Request an Annual Quote

Breast Cancer Survival Prediction Bolstered by Genome-Wide Expression, Methylation Data


NEW YORK (GenomeWeb) – A recent study from researchers at Michigan State University and elsewhere showed that analyzing whole-genome expression and genome-wide methylation data from primary tumor samples provides a better indication of patient survival in breast cancer cases compared to the standard approach of evaluating clinical information such as cancer stage and molecular subtype.

According to a paper published last week in the Genetics Society of America's Genetics journal, the authors sought to explore whether whole-genome data could improve breast cancer survival prediction when used alone or in combination with data that clinicians use to assess patient outcomes such as age and ethnicity, tumor size, ancestor cell type, and cancer stage.

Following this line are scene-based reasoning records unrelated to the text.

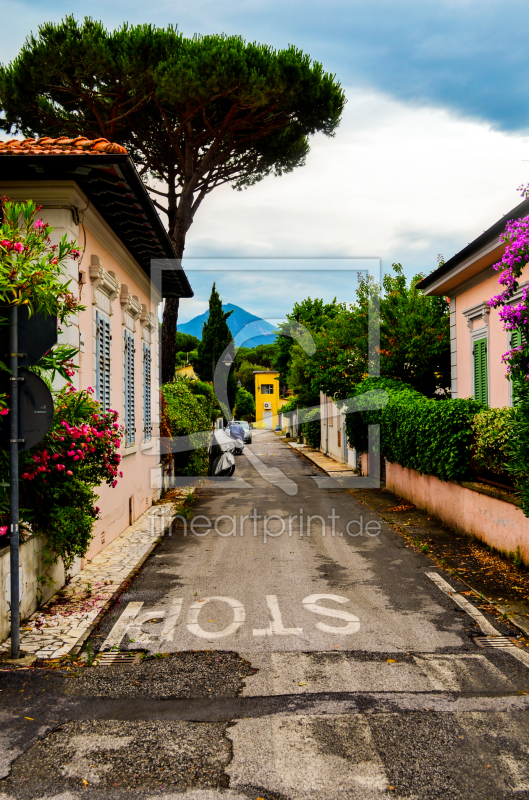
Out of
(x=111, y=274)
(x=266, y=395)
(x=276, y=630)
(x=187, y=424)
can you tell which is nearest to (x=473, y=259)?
(x=111, y=274)

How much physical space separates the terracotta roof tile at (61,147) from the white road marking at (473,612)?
631 cm

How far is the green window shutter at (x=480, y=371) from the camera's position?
12320 millimetres

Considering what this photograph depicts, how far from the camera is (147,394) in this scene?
46.0 feet

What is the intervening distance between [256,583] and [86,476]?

Existing tests such as Genomic Health's OncotypeDX panel analyze the expression of subsets of cancer-linked genes to assess patients' risk of recurrence. But rather than pre-select which handful of genes might best predict patient survival, "we used data from all the genes present in the cancers — approximately 17,000 in our study — and let our computational model select the informative ones," Ana Vazquez, a professor at Michigan State University and lead researcher on the study, explained in a statement.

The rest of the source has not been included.